Salazar: ESA relief "not a solution"

April 16, 2009 | By PACIFIC LEGAL FOUNDATION

Farmers and laborers throughout the Central Valley know too well the damage that is being wrought due to Endangered Species Act-related water restrictions. Unfortunately, as the San Diego Union Tribune reported today (thanks to Aquafornia for the pointer), Interior Secretary Ken Salazar thinks that people can suffer a little longer — or at least believes that money is the solution to everyone's problems:

Salazar yesterday said that setting aside safeguards would just be a "temporary fix."

"That is not a solution here," he said. “The solution we are looking for has to be comprehensive in nature."

Salazar said he sympathizes with farmworkers, hundreds of whom are on a four-day march across the dusty Central Valley to draw attention to their plight. He added that renowned farm-labor activist Cesar Chavez "was a friend of mine."
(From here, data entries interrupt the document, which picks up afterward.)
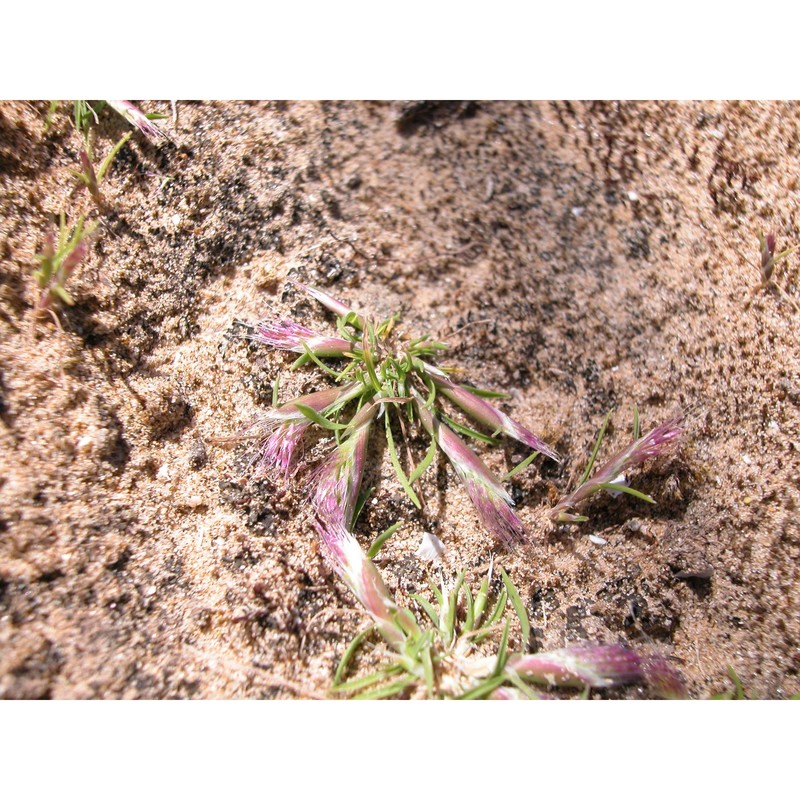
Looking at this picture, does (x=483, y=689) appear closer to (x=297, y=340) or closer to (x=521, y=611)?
(x=521, y=611)

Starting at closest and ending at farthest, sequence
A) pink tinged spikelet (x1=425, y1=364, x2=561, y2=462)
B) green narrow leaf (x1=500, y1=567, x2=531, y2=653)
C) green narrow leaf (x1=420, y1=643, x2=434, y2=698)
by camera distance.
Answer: green narrow leaf (x1=420, y1=643, x2=434, y2=698) → green narrow leaf (x1=500, y1=567, x2=531, y2=653) → pink tinged spikelet (x1=425, y1=364, x2=561, y2=462)

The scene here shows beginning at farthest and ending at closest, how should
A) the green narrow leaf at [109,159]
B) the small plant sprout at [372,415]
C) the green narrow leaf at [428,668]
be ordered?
the green narrow leaf at [109,159]
the small plant sprout at [372,415]
the green narrow leaf at [428,668]

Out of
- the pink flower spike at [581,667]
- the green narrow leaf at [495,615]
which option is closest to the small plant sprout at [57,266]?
the green narrow leaf at [495,615]

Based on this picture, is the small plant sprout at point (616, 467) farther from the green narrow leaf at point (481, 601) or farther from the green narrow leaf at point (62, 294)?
the green narrow leaf at point (62, 294)

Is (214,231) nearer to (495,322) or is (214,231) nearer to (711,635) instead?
(495,322)

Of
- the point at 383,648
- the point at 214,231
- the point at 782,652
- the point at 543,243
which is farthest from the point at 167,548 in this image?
the point at 782,652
"I feel in my heart very much for those people who are being affected, the members of the United Farm Workers of America … I know the kind of suffering that they are currently undergoing," Salazar said. "Our hope is some of the money we have made available today will help."

A comprehensive fix may in fact be needed, but what is to be done now while job losses continue to pile up?  Unfortunately, Secretary Salazar punts on this issue.  It seems that he hopes people will eventually be distracted by the tempting allure of money.
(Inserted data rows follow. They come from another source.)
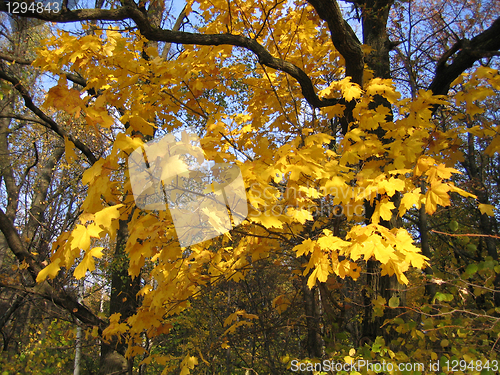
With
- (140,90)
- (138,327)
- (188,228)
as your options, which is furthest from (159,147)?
(138,327)

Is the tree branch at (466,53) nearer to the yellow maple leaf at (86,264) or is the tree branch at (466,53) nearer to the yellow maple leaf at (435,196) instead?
the yellow maple leaf at (435,196)

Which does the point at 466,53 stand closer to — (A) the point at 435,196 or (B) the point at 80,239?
(A) the point at 435,196

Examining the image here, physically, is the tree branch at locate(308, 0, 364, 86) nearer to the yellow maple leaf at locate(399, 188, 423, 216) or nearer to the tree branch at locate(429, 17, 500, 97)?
the tree branch at locate(429, 17, 500, 97)

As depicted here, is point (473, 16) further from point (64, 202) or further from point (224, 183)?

We doubt the farmers and laborers really believe more money will help them with their problems.  What they're really interested in is going about their lives without their most precious resource being wasted.

To that end, Pacific Legal Foundation is following this sad story of regulatory overkill.  Today, PLF attorney Damien Schiff noted the following in a press release:

The federal regulators who have helped create a water shortage in the Central Valley have ignored their legal duty to take the interests of human beings into account. They’re favoring fish at the expense of families and the jobs and well-being of hundreds of thousands of Californians and millions of American consumers. And by wreaking destruction on the Central Valley farming, they’re threatening to create agricultural shortages and higher prices nationwide, because the Central Valley is one of America’s leading food baskets and a source of national food security.

While Secretary Salazar makes his way back to the comforts of Washington D.C., PLF is in the midst of considering a possible legal challenge to the ESA water restrictions.